All We Need to Know About Various Dictionaries in Python

Tour of various Dictionaries in Python

--

In Python, dictionaries (dicts) are a central data structure. Dicts store an arbitrary number of objects, each identified by a unique dictionary key.

Dictionaries are also often called maps, hashmaps, lookup tables, or associative arrays. They allow for the efficient lookup, insertions and deletion of any object associated with a given key.

Dictionaries are one of the most frequently used and most important data structures in computer science. So, how does Python handle dictionaries? Let’s take a tour of the dictionary implementations in core Python and the Python standard library.

dict - Our Go-To Dictionary

Because of their importance, Python features a robust dictionary implementation that’s built directly into the core language: the dict data type.

>>> ages = {
... 'Sarah': 26,
... 'Roark': 25,
... 'Wilson': 30
... }
>>> ages
{'Sarah': 26, 'Roark': 25, 'Wilson': 30}
>>> squares = {x: x * x for x in range(5)}
>>> squares
{0: 0, 1: 1, 2: 4, 3: 9, 4: 16}

There are some constraints on which objects can be used as valid keys. Python’s dictionaries are indexed by keys that can be of any hashable type:

From Python’s Glossary, An object is hashable if it has a hash value which never changes during its lifetime (it needs a __hash__() method), and can be compared to other objects (it needs an __eq__() or __cmp__() method).

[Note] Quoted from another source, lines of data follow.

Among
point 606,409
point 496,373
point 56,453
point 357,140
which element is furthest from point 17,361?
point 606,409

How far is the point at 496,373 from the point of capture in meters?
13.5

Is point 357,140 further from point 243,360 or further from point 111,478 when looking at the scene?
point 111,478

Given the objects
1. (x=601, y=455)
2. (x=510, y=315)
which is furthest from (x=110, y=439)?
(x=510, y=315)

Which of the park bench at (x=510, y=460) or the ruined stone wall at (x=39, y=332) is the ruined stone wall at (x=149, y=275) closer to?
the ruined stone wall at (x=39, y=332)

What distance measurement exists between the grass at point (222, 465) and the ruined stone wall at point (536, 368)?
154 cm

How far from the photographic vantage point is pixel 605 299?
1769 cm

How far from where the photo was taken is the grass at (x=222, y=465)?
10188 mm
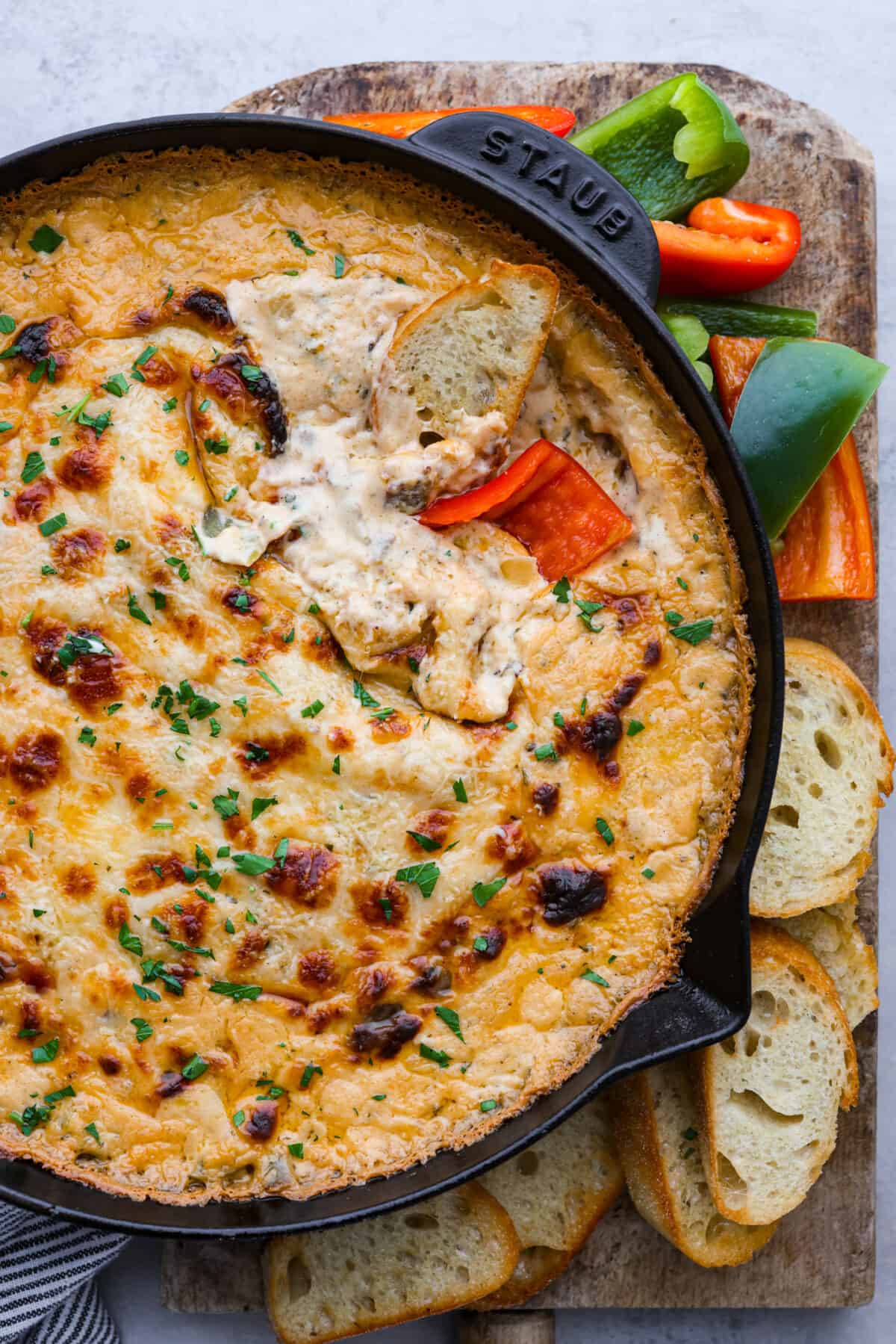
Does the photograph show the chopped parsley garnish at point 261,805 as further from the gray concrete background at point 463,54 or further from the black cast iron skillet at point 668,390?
the gray concrete background at point 463,54

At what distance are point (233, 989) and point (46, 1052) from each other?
0.43 m

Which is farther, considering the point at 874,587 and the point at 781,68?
the point at 781,68

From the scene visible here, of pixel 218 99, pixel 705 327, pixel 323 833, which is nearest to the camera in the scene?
pixel 323 833

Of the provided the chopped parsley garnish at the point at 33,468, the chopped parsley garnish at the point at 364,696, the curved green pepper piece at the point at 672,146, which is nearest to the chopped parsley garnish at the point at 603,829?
the chopped parsley garnish at the point at 364,696

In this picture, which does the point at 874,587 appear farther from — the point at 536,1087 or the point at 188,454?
the point at 188,454

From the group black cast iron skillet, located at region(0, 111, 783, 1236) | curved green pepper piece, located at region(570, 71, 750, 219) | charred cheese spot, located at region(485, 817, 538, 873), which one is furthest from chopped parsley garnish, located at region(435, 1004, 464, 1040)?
curved green pepper piece, located at region(570, 71, 750, 219)

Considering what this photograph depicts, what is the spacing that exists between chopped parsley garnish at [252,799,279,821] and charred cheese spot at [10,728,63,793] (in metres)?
0.44

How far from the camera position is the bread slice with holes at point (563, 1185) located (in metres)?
3.34

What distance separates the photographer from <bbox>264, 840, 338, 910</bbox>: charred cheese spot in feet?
8.85

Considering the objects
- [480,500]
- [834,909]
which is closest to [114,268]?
[480,500]

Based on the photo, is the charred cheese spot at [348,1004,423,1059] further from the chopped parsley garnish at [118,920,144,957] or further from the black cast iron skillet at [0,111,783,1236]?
the chopped parsley garnish at [118,920,144,957]

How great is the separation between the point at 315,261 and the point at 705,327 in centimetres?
118

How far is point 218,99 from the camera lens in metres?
3.69

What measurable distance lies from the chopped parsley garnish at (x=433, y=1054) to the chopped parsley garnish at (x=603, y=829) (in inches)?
23.7
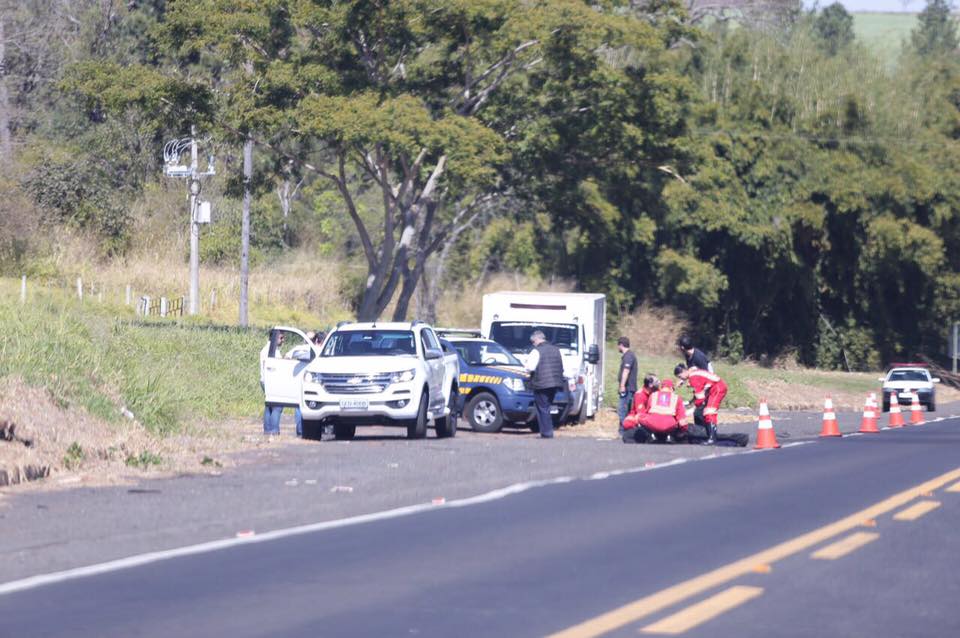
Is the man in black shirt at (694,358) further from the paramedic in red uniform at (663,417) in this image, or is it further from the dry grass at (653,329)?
the dry grass at (653,329)

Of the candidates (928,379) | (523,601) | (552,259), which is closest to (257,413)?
(523,601)

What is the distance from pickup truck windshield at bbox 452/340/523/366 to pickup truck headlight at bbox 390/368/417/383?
5.31m

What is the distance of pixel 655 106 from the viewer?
1519 inches

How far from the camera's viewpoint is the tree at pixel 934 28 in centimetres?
11187

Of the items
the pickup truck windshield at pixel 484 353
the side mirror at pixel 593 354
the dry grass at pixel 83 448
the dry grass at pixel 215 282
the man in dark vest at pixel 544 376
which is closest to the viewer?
the dry grass at pixel 83 448

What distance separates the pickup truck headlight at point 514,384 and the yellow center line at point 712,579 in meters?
12.3

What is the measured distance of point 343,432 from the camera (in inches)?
970

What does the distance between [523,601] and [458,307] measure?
47.7m

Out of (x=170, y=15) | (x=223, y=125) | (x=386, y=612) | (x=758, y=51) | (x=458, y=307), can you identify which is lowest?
(x=386, y=612)

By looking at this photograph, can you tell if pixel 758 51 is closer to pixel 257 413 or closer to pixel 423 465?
pixel 257 413

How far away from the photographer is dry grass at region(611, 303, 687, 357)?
189 ft

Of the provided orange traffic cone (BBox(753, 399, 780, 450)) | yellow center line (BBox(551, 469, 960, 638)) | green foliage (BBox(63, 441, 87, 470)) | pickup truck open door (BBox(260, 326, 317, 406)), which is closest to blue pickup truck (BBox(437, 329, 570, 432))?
pickup truck open door (BBox(260, 326, 317, 406))

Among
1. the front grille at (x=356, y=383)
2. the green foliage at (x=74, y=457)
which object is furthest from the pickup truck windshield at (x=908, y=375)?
the green foliage at (x=74, y=457)

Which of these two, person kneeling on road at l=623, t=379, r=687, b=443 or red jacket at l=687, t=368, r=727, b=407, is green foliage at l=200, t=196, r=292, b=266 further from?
red jacket at l=687, t=368, r=727, b=407
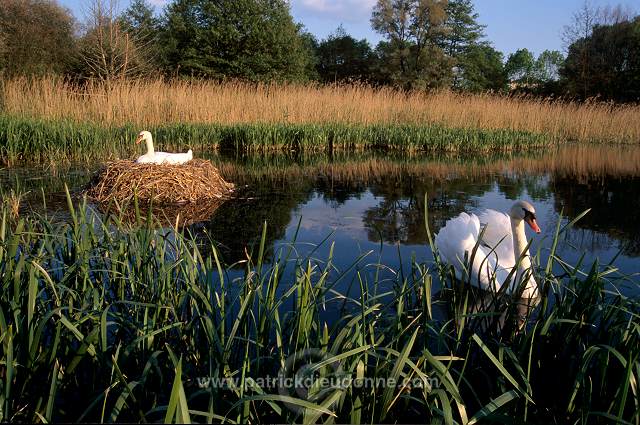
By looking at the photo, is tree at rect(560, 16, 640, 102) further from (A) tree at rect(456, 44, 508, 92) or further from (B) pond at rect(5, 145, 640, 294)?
(B) pond at rect(5, 145, 640, 294)

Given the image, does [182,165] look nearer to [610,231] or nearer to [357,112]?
[610,231]

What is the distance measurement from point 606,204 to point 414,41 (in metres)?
34.4

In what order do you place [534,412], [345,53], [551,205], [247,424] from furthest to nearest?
[345,53] → [551,205] → [534,412] → [247,424]

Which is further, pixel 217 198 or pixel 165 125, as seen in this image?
pixel 165 125

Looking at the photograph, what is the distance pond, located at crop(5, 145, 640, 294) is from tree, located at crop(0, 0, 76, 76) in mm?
15802

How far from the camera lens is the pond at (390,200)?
528 centimetres

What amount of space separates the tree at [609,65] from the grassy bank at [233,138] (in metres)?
18.5

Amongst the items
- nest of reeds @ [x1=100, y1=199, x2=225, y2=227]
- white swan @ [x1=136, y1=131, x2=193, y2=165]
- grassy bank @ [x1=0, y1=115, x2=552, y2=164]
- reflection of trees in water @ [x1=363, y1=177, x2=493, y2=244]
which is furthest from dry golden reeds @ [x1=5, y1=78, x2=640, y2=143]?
reflection of trees in water @ [x1=363, y1=177, x2=493, y2=244]

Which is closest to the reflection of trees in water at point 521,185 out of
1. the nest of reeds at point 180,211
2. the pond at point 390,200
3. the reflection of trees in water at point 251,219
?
the pond at point 390,200

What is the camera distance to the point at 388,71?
39.3 metres

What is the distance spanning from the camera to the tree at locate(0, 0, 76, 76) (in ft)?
79.2

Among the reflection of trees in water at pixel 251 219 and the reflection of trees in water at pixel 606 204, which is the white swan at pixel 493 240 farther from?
the reflection of trees in water at pixel 251 219

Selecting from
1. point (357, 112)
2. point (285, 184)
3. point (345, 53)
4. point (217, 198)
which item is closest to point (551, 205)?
point (285, 184)

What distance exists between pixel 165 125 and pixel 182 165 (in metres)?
6.64
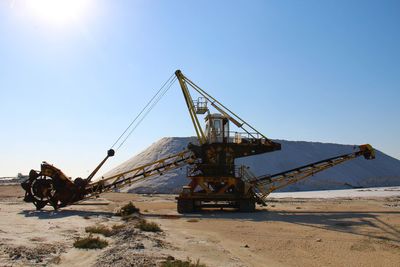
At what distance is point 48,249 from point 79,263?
180 cm

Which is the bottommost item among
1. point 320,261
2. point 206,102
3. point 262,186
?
point 320,261

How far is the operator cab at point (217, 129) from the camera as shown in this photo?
2773 centimetres

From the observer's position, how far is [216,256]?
11672 mm

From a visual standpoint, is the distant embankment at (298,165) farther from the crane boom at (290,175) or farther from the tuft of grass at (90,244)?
the tuft of grass at (90,244)

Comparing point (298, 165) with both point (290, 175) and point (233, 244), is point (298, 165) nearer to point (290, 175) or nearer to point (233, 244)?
point (290, 175)

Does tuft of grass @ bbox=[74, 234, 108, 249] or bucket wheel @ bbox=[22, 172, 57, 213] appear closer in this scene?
tuft of grass @ bbox=[74, 234, 108, 249]

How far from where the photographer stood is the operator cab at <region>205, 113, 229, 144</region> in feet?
91.0

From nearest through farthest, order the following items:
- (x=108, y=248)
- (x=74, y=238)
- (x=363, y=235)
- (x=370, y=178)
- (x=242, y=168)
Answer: (x=108, y=248), (x=74, y=238), (x=363, y=235), (x=242, y=168), (x=370, y=178)

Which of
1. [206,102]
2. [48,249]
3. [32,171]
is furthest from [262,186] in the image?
[48,249]

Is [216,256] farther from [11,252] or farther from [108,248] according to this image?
[11,252]

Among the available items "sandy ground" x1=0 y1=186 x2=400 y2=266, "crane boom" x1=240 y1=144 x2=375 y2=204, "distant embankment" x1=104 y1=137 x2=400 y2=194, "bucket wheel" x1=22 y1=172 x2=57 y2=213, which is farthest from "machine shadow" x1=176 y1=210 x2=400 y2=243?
"distant embankment" x1=104 y1=137 x2=400 y2=194

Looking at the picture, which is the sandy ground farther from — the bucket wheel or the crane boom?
the bucket wheel

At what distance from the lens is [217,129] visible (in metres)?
27.9

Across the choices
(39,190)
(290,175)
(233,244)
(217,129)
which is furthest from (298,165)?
(233,244)
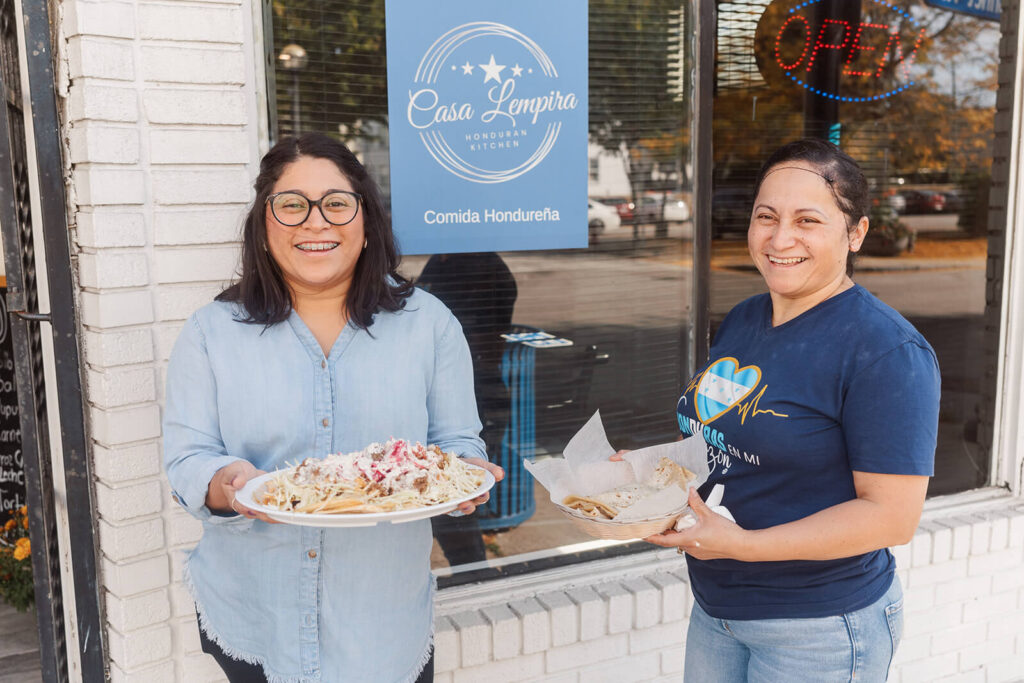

Hashable objects which compare equal must have the same hash value.

All of Python’s immutable built-in objects are hashable, while no mutable containers (such as lists or dictionaries) are. Objects which are instances of user-defined classes are hashable by default; they all compare unequal (except with themselves), and their hash value is derived from their id(). (Refer here for working example)

Immutable types likes strings and numbers are hashtable and work well as dictionary keys. We can also use tuple objects as dictionary keys, as long as they contain only hashable type themselves.

Dictionaries are highly optimized and are based on a well tested and finely tuned hash table implementation that provides the performance characteristics we’d expect: O(1) time complexity for lookup, insert, update and delete operations in the average case.

Python’s built-in dictionary implementation will do everything we need and there’s a little reason not to use it.

Besides plain dict objects, Python’s standard library includes a number of specialised dictionary implementations which add some convenience features on top of built in dictionary class. Let’s take a look at them.

OrderedDict — Remember the Insertion Order of Keys

Python includes a specialized dict subclass that remembers the insertion order of keys added to it: collections.OrderedDict

Note: standard dict preserve the insertion order of keys in CPython 3.6 and above. However if key order is important for our algorithm to work, it’s best to communicate this clearly by explictly using OrderedDict class.

OrderedDict must be imported from collections module in the standard library.

>>> import collections
>>> d = collections.OrderedDict(one=1, two=2, three=3)
>>> d
OrderedDict([('one', 1), ('two', 2), ('three', 3)])
>>> d['four'] = . 4
>>> d
odict_keys(['one', 'two', 'three', 'four'])

defaultdict — Returns Default Values for Missing Keys

The defaultdict class is another dictionary subclass that accepts a callable in its constructor whose return value will be used if a requested key cannot be found.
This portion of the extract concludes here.